___ PASSAGE

CHARLOTTE, N.C. (AP) - Denny Hamlin wanted only to leave Talladega Superspeedway with Jimmie Johnson still in his sights in the tense race for the NASCAR championship.
Mission accomplished after a furious final push Sunday gave Hamlin a ninth-place finish _ just two spots behind the four-time defending series champion _ and left him just 14 points out of the lead with three races remaining in the Chase for the Sprint Cup championship.
All in all it was a pretty solid result.
Yet the driver seemed disheartened as he dissected his day at the one track that posed the most risk in this thrilling three-man race for the title.
“It wasn’t very fun,” he lamented.
No, it wasn’t. But considering it could have been a disastrous day _ bad enough to end his championship chances on the spot _ he should have been ecstatic.
See, Hamlin gambled and went with the popular practice of racing at the back of the pack in an effort to avoid any unnecessary danger. The strategy has worked wonders at Daytona and Talladega over the years, where drivers take a lazy Sunday drive before turning on the jets for a final mad dash to the finish.
Because of his precarious points position _ Hamlin started the day just six behind Johnson _ he couldn’t risk a catastrophic crash and had to play it safe early in the race.
The plan backfired when a round of green-flag pit stops caused Hamlin to fall too far back from the pack. He was out of the draft, and dropping like a rock with zero power to stop his slide.
Hamlin was 15 seconds behind the leaders. Then 20. Then 30. Then nearly 40 and his rearview mirror showing the field hurtling toward him.
Strategies were discussed, including Joe Gibbs Racing teammate Kyle Busch’s offer to drop back and rescue Hamlin, but the team decided against the move. Michael Waltrip, a fellow Toyota driver, had a brief window to go get Hamlin, but that too didn’t materialize.
“In a way, you’re kind of thinking ’Well, we’ll get the draft back,’” team president J.D. Gibbs said. “And then when we kind of realized, ’You aren’t getting it,’ it was almost too late to send those guys back, because then they could go a lap down, too.”

______

### STATED PROBLEM 1
Summarize the article about Denny Hamlin at Talladega in two sentences.
### STATED PROBLEM 2
In the article about Denny Hamlin at Talladega, how many points behind the lead was Hamlin after the race?
### STATED PROBLEM 3
Write the next part of the article about Denny Hamlin at Talladega, picking up after its final sentence.
The data after this article play no part in the work.

___ DATA SECTION

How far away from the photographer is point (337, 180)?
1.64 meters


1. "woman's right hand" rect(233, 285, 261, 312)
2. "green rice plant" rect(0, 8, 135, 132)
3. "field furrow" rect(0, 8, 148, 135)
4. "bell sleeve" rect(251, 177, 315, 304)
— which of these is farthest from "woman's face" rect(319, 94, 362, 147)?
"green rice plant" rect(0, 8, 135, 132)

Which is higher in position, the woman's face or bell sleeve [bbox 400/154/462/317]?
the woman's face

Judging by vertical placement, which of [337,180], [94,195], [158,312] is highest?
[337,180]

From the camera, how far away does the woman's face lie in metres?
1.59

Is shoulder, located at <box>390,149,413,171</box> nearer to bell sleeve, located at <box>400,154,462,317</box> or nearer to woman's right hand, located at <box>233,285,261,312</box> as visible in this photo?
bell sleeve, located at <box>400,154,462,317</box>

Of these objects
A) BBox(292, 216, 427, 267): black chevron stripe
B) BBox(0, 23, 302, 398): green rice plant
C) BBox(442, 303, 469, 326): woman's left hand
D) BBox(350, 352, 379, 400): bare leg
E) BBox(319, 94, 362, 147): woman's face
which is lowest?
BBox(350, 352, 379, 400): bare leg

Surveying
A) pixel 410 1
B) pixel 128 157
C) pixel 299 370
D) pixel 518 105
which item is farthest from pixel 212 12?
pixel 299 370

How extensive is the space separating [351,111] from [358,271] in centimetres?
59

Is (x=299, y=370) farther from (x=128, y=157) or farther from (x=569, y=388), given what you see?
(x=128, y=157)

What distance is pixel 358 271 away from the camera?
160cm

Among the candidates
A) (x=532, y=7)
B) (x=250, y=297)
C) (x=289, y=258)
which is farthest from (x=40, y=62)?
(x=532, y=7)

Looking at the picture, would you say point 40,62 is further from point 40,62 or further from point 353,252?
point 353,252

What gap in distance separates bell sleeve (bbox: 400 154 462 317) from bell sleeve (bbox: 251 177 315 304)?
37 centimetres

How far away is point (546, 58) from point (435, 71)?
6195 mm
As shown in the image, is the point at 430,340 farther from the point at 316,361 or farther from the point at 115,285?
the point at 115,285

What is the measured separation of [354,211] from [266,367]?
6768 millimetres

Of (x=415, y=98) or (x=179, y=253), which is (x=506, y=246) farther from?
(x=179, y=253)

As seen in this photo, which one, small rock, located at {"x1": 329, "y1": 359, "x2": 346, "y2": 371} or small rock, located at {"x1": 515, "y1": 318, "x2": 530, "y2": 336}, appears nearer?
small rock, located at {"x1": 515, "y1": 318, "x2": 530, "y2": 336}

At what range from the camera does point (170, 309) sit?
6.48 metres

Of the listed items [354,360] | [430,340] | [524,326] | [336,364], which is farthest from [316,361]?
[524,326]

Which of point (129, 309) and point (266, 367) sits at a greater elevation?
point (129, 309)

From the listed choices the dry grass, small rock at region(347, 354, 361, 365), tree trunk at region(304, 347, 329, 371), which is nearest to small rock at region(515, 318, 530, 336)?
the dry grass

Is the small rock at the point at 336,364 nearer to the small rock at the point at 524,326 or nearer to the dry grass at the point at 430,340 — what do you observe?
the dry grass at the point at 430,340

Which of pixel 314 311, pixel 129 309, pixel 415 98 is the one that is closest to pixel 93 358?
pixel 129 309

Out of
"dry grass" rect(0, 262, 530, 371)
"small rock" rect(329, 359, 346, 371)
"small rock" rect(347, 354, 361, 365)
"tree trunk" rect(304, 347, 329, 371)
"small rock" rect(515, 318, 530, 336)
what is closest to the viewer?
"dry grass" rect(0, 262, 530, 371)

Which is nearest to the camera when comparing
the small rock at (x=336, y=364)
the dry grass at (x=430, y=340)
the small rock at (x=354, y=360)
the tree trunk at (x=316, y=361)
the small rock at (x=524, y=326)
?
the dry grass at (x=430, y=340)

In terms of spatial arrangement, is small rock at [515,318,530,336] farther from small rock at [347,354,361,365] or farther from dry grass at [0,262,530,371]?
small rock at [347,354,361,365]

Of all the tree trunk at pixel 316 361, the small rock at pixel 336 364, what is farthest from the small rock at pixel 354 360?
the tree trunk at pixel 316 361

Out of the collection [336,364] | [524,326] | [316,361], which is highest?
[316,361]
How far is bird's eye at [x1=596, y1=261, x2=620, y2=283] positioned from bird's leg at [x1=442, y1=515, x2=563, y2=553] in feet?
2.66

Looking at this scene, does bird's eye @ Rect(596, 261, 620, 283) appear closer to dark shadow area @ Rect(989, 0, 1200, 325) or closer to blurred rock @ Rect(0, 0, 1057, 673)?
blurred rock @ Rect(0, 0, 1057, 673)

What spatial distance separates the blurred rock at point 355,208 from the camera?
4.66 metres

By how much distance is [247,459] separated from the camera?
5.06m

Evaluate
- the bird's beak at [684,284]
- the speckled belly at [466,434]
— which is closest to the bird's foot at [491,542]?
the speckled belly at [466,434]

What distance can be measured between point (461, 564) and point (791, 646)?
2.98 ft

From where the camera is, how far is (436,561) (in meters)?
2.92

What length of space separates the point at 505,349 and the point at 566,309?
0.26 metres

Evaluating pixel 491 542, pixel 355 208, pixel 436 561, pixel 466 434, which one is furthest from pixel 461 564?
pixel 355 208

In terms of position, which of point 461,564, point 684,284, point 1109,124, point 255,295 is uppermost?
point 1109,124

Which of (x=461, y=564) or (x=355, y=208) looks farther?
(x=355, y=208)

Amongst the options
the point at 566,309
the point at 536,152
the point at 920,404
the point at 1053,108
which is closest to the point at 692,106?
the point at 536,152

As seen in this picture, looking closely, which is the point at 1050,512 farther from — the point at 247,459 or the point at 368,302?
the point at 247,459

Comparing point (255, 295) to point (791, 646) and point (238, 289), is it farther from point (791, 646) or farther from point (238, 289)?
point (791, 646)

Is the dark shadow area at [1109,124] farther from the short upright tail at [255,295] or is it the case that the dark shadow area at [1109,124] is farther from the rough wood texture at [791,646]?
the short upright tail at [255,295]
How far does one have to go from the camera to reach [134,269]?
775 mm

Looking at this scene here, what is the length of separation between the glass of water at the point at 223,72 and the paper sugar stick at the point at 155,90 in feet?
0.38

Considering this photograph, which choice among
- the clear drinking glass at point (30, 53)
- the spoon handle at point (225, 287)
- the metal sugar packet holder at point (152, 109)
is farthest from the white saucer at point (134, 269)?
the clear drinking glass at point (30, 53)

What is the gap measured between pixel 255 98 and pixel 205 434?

______

### RESPONSE 1
Denny Hamlin finished ninth at Talladega, two spots behind Jimmie Johnson, which left him 14 points out of the lead with three races remaining in the Chase for the Sprint Cup championship. His plan to race at the back of the pack backfired when green-flag pit stops dropped him out of the draft and nearly 40 seconds behind the leaders, and his team decided against Kyle Busch's offer to drop back and help him.

### RESPONSE 2
He was 14 points behind the lead.

### RESPONSE 3
Hamlin did fall a lap down, and the only help he could get was a promise from fellow Toyota driver David Reutimann to make a hole for Hamlin to slide into as the pack closed in on his stranded car. It worked, Hamlin fell into line, then had to ride around and hope cautions fell his way and he could get back on the lead lap.
When he did, it was game on.
He hooked up with Busch and sliced his way through traffic, even leading four laps. But time at the front can be short-lived at Talladega, and when Johnson crew chief Chad Knaus told his driver to get moving with 15 laps to go, Johnson and teammate Jeff Gordon barreled to the lead.
Hamlin and Busch got shuffled back into traffic, and were stuck in the pack when caution was called for debris with eight laps to go. Hamlin was listed in 18th on the restart with four laps remaining, and had to furiously slide his way through traffic to save his finish.
He had Johnson passed and Mark Martin on his bumper when Martin, one of Johnson’s teammates at Hendrick Motorsports, suddenly stopped pushing. It gave Johnson the chance to pass him back right before the race-ending caution froze the field.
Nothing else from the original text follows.